Fourth Example Embodiment

[0082] The imaging system 10 according to a fourth example embodiment will be described with reference to FIG. 11 to FIG. 14. The fourth example embodiment is an example embodiment for describing a specific method of correcting the second information in the first to third example embodiments described above (i.e., a specific operation example of the correction unit 132), and may be the same as the first example embodiment (see FIG. 1, FIG. 2 and FIG. 5), the second example embodiment (see FIG. 8), or the third example embodiment (see FIG. 9) in configuration and flow of operation. Therefore, in the following, a description of the parts that overlap those already described will be omitted as appropriate.

Amount of Light in First Area and Second Area

[0083] First, with reference to FIG. 11, the amount of light of the reflected light in the first area and second area will be described. FIG. 11 is a graph illustrating an example of the amount of light observed in the first area and the second area. This graph is a plot of values obtained by scanning a thick line part that crosses the first area and the second area in FIG. 11, in a lateral direction (i.e., an X-axis direction).

[0084] As illustrated in FIG. 11, since observed light has a relatively small amount of light in the first area in which the light reflection does not occur on the eyeglass lens 200, the pixel value is reduced. On the other hand, since the observed light has an increased amount of light in the second area in which the light reflection occurs on the eyeglass lens 200, the pixel value is increased.

[0085] Here, for the reflected light reflected by the iris (i.e., the reflected light B in FIG. 4), the amount of light varies due to visual features of the iris. On the other hand, for the reflected light reflected by the eyeglass lens 200 (i.e., the reflected light A in FIG. 4), the amount of light is substantially uniform because there are no visual features, such as a pattern, in the eyeglass lens 200. By using this difference in the features, it is possible to perform the correction of separating the component of the reflected light A and the component of the reflected light B (in other words, a correction of removing only the component of the reflected light A).

Correction of Pixel Value

[0086] Next, a method of correcting the pixel value will be described with reference to FIG. 12 to FIG. 14. FIG. 12 is a conceptual diagram illustrating a method of calculating an average value of pixel values of the first area and an average value of pixel values of the second area. FIG. 13 is a graph illustrating a difference between the average value of the pixel values of the first area and the average value of the pixel values of the second area. FIG. 14 is a graph illustrating an example of a pixel value after correction by using the average value of the pixel values.

----

[Task statement] In the text on the fourth example embodiment, why is the amount of light reflected by the eyeglass lens 200 substantially uniform?

[Dataset records]
----

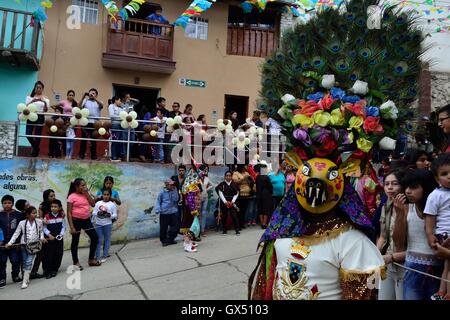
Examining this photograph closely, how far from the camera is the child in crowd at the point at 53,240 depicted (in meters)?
7.11

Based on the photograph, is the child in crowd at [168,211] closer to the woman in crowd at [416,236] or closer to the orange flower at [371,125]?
the woman in crowd at [416,236]

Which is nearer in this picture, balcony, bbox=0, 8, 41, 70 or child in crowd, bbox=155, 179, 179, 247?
child in crowd, bbox=155, 179, 179, 247

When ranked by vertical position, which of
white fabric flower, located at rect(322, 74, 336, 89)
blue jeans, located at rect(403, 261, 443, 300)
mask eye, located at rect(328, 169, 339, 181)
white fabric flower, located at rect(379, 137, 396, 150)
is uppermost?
white fabric flower, located at rect(322, 74, 336, 89)

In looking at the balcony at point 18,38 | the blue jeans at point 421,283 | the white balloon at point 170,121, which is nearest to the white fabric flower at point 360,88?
the blue jeans at point 421,283

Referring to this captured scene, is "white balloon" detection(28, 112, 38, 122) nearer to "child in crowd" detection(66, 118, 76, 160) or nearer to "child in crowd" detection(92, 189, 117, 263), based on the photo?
"child in crowd" detection(66, 118, 76, 160)

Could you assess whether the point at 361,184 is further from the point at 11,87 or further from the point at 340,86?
the point at 11,87

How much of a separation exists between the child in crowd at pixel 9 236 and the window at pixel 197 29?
32.4ft

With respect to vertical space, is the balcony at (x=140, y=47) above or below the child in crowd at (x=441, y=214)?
above

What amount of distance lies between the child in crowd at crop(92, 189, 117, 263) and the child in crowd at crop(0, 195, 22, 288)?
1.29 meters

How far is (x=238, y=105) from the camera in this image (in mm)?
16047

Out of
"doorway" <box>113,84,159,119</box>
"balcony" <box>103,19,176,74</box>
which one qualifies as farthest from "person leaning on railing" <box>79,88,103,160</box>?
"doorway" <box>113,84,159,119</box>

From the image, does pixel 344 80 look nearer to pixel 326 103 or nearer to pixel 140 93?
pixel 326 103

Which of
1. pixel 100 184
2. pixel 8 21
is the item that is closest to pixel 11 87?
pixel 8 21

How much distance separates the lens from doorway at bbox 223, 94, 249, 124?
15.8 m
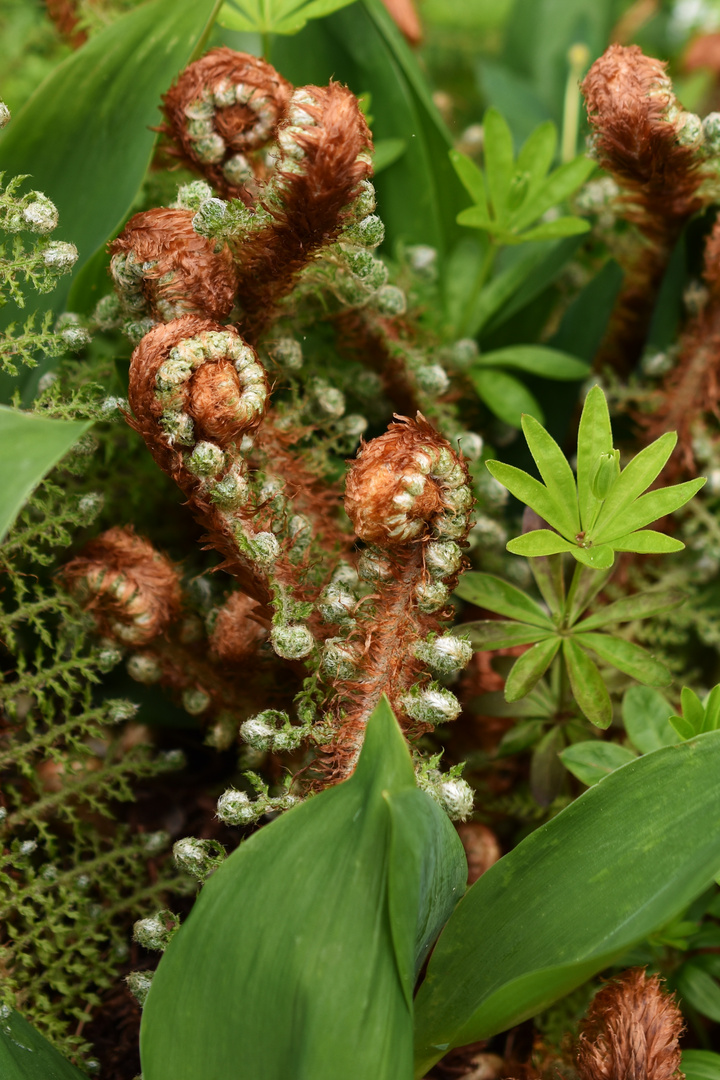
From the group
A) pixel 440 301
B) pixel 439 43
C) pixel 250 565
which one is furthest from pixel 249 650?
pixel 439 43

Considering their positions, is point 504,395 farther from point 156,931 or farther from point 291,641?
point 156,931

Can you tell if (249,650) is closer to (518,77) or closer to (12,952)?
(12,952)

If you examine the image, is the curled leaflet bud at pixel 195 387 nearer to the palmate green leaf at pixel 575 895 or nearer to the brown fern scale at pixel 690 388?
the palmate green leaf at pixel 575 895

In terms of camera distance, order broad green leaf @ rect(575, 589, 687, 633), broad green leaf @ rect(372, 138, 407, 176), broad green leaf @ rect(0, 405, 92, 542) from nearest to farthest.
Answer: broad green leaf @ rect(0, 405, 92, 542) < broad green leaf @ rect(575, 589, 687, 633) < broad green leaf @ rect(372, 138, 407, 176)

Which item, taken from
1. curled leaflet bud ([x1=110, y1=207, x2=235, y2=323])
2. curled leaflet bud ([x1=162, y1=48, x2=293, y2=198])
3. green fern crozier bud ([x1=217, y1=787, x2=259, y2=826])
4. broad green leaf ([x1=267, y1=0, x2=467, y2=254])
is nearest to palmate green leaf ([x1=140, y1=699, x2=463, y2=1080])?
green fern crozier bud ([x1=217, y1=787, x2=259, y2=826])

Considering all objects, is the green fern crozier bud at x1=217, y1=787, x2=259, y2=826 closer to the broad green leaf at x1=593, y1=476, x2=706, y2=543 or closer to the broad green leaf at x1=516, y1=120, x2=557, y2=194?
the broad green leaf at x1=593, y1=476, x2=706, y2=543
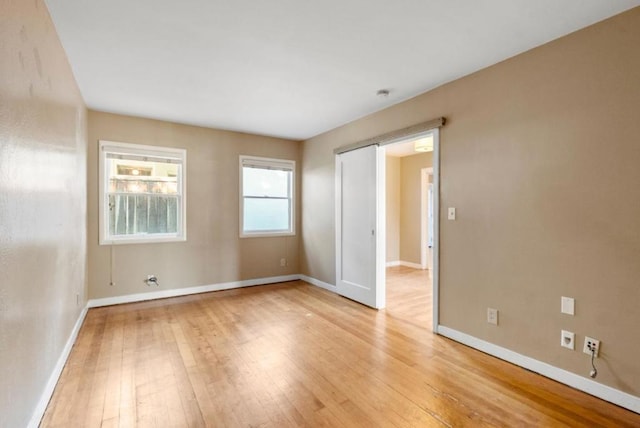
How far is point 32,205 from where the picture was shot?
1.64 meters

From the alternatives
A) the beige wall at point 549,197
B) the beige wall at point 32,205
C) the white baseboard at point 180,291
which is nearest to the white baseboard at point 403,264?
the white baseboard at point 180,291

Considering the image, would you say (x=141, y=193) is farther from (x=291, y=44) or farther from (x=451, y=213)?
(x=451, y=213)

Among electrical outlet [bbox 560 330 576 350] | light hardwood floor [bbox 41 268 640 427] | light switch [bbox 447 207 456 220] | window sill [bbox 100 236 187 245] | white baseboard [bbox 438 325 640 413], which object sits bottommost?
light hardwood floor [bbox 41 268 640 427]

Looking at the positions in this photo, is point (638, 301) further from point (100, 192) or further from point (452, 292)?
point (100, 192)

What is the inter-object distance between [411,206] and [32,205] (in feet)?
21.1

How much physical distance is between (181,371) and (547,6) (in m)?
3.54

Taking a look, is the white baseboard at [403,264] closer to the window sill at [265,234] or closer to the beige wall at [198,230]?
the beige wall at [198,230]

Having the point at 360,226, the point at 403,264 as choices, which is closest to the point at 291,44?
the point at 360,226

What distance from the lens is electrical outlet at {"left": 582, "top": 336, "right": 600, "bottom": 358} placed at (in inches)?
79.0

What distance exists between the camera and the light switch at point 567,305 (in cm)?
213

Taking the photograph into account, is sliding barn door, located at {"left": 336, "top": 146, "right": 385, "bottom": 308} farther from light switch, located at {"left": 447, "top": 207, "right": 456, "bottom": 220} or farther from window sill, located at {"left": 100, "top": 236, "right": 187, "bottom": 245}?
window sill, located at {"left": 100, "top": 236, "right": 187, "bottom": 245}

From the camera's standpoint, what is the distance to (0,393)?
1229 mm

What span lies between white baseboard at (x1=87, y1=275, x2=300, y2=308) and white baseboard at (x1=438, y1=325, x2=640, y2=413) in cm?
302

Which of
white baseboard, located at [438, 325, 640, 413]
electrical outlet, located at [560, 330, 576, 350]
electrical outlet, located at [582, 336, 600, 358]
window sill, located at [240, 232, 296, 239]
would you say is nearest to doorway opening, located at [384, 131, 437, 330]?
window sill, located at [240, 232, 296, 239]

----

[Output of the exercise] It is substantially uniform because the eyeglass lens 200 has no visual features, such as a pattern.